### ТЕКСТ ДЛЯ ЧТЕНИЯ ###
Поэты и художники, заполнявшие субботние вечера, говорили о вечном духе, о бессмертии красоты, об искусстве «по ту сторону добра и зла». Они даже не говорили, а вещали, как древние прорицатели или библейские пророки.
Вот, по воспоминанию М. А. Кузьмина, Федор Сологуб, невысокий полный человек, большеносый, лысый, полулежа на диване в глубине зала, читает свою трагедию «Для мудрых пчел». Вокруг его ложа стоят камелии в деревянных кадушках. По сторонам темные полотна кулис, освещенные голубыми фонарями. Слушатели, как бы отрешенные от всего земного, молча и недвижно внимают медлительному голосу:
— «Любезная царица наша Альцеста, мольбы бессонных ночей твоих услышаны богами, вернется цветущее, радостное здоровье супруга твоего, царя Адмета…»
###
**ВОПРОСЫ**
1/ Чем, согласно отрывку, были освещены темные полотна кулис?
2/ Повторите дословно часть отрывка: начните со слов «Поэты и художники, заполнявшие» и остановитесь после слов «или библейские пророки.».
3/ Перескажите отрывок в двух предложениях.
Приведённые далее материалы для работы не нужны.
### ИСХОДНЫЕ ДАННЫЕ ###
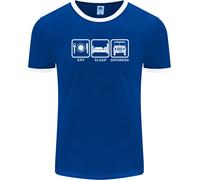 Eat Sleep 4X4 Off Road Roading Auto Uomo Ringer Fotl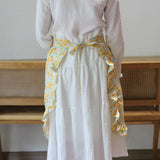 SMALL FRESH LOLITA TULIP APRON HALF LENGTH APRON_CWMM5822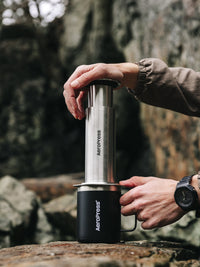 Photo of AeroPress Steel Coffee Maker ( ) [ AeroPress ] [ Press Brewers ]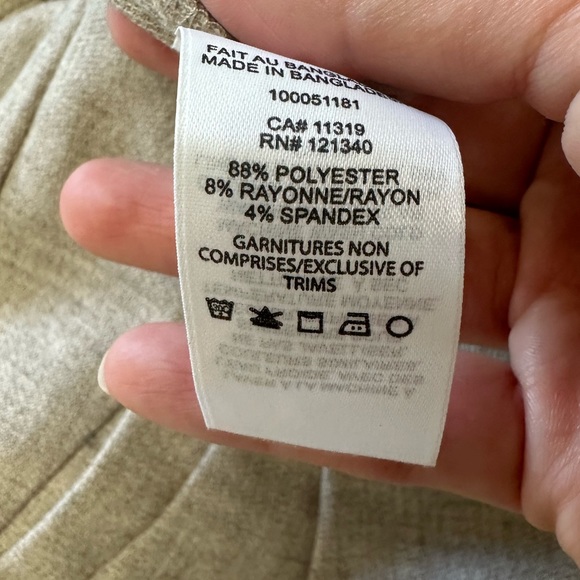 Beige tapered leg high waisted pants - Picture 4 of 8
###
**ПОЛУЧЕННЫЕ ОТВЕТЫ**
1/ Голубыми фонарями.

2/
Поэты и художники, заполнявшие субботние вечера, говорили о вечном духе, о бессмертии красоты, об искусстве «по ту сторону добра и зла». Они даже не говорили, а вещали, как древние прорицатели или библейские пророки.

3/ Поэты и художники на субботних вечерах вещали, словно пророки, о вечном духе, бессмертии красоты и искусстве «по ту сторону добра и зла». По воспоминанию М. А. Кузьмина, Федор Сологуб, полулежа на диване среди камелий, читал свою трагедию «Для мудрых пчел», а слушатели молча и недвижно внимали ему.